Under such conditions it was that Joam Garral was introduced to the

farm at Iquitos.

Brazilian by birth, Joam Garral was without family or fortune.

Trouble, he said, had obliged him to quit his country and abandon all

thoughts of return. He asked his host to excuse his entering on his

past misfortunes–misfortunes as serious as they were unmerited. What

he sought, and what he wished, was a new life, a life of labor. He

had started on his travels with some slight thought of entering a

fazenda in the interior. He was educated, intelligent. He had in all

his bearing that inexpressible something which tells you that the man

is genuine and of frank and upright character. Magalhaës, quite taken

with him, asked him to remain at the farm, where he would, in a

measure, supply that which was wanting in the worthy farmer.
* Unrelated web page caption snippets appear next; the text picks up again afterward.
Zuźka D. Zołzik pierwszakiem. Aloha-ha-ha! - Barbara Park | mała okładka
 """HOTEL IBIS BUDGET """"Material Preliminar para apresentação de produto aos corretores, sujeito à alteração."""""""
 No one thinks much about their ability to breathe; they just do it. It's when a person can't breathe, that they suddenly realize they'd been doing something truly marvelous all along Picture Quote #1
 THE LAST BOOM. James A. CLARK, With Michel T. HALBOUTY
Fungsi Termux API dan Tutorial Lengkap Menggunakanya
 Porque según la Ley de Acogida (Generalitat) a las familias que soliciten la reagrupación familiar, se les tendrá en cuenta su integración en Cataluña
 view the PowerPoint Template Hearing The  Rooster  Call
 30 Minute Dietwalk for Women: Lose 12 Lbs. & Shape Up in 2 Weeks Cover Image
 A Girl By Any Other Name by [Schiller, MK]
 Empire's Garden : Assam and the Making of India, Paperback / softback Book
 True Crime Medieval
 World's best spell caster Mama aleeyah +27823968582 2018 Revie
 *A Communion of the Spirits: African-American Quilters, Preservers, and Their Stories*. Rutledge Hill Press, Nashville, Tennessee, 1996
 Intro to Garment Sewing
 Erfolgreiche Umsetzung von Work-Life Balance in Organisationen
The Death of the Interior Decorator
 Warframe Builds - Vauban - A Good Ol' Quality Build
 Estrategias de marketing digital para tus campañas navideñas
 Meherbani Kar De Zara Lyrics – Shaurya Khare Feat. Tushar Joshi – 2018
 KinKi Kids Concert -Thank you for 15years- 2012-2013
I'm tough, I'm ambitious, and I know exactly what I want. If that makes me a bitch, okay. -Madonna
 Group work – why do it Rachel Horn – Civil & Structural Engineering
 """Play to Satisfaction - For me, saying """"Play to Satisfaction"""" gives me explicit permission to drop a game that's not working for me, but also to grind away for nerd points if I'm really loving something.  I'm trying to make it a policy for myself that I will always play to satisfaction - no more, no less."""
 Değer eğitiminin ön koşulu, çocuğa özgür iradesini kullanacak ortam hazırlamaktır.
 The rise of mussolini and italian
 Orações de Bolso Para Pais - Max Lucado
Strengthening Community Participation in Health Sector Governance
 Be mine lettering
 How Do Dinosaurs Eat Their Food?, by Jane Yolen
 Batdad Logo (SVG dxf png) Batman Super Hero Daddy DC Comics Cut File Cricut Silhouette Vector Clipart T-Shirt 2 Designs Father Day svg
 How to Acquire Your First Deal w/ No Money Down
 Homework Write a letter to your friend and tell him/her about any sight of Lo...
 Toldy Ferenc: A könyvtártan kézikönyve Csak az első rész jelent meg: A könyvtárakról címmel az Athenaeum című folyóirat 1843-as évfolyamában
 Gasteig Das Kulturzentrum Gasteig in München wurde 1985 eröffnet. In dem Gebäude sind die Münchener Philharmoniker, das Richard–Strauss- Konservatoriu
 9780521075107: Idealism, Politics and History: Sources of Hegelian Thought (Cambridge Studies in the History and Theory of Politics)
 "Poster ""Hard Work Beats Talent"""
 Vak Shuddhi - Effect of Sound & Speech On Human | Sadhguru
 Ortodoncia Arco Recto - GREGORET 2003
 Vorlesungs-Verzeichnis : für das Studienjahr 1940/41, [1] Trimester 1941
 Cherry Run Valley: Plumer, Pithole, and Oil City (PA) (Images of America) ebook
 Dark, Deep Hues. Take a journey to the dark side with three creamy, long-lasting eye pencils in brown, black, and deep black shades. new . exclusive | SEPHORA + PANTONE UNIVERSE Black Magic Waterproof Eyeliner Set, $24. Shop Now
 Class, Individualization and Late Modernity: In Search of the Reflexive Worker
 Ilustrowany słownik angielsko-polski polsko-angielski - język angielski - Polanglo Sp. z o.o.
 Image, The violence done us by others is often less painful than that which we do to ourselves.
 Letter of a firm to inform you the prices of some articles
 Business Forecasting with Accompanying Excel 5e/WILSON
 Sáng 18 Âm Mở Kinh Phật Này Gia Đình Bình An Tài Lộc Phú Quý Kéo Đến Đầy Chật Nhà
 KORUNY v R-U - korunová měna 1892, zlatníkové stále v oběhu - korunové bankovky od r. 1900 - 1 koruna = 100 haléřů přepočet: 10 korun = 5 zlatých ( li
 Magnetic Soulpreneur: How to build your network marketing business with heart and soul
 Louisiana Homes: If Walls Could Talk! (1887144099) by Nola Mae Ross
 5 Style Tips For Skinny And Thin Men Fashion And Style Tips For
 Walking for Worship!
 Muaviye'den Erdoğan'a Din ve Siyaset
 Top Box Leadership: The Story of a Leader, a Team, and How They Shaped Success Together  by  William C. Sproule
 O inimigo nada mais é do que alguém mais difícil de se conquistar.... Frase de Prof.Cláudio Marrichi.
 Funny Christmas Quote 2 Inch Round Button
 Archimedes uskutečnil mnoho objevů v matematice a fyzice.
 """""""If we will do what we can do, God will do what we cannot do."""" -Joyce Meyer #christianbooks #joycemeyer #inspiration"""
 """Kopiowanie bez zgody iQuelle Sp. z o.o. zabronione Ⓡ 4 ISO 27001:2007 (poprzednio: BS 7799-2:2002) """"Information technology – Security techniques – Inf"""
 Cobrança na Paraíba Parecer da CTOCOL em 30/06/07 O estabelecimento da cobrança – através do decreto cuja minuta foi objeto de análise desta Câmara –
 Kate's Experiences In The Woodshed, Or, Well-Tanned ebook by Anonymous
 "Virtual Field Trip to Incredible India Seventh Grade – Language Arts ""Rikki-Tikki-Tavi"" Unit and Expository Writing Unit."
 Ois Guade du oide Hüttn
Joam Garral accepted the offer without hesitation. His intention had

been to join a _”seringal,”_ or caoutchouc concern, in which in those

days a good workman could earn from five to six piastres a day, and

could hope to become a master if he had any luck; but Magalhaës very

truly observed that if the pay was good, work was only found in the

seringals at harvest time–that is to say, during only a few months

of the year–and this would not constitute the permanent position

that a young man ought to wish for.

The Portuguese was right. Joam Garral saw it, and entered resolutely

into the service of the fazenda, deciding to devote to it all his

powers.

Magalhaës had no cause to regret his generous action. His business

recovered. His wood trade, which extended by means of the Amazon up

to Para, was soon considerably extended under the impulse of Joam

Garral. The fazenda began to grow in proportion, and to spread out

along the bank of the river up to its junction with the Nanay. A

delightful residence was made of the house; it was raised a story,

surrounded by a veranda, and half hidden under beautiful

trees–mimosas, fig-sycamores, bauhinias, and paullinias, whose

trunks were invisible beneath a network of scarlet-flowered bromelias

and passion-flowers.

At a distance, behind huge bushes and a dense mass of arborescent

plants, were concealed the buildings in which the staff of the

fazenda were accommodated–the servants’ offices, the cabins of the

blacks, and the huts of the Indians. From the bank of the river,

bordered with reeds and aquatic plants, the tree-encircled house was

alone visible.

A vast meadow, laboriously cleared along the lagoons, offered

excellent pasturage. Cattle abounded–a new source of profit in these

fertile countries, where a herd doubles in four years, and where ten

per cent. interest is earned by nothing more than the skins and the

hides of the animals killed for the consumption of those who raise

them! A few _”sitios,”_ or manioc and coffee plantations, were

started in parts of the woods which were cleared. Fields of

sugar-canes soon required the construction of a mill to crush the

sacchariferous stalks destined to be used hereafter in the

manufacture of molasses, tafia, and rum. In short, ten years after

the arrival of Joam Garral at the farm at Iquitos the fazenda had

become one of the richest establishments on the Upper Amazon. Thanks

to the good management exercised by the young clerk over the works at

home and the business abroad, its prosperity daily increased.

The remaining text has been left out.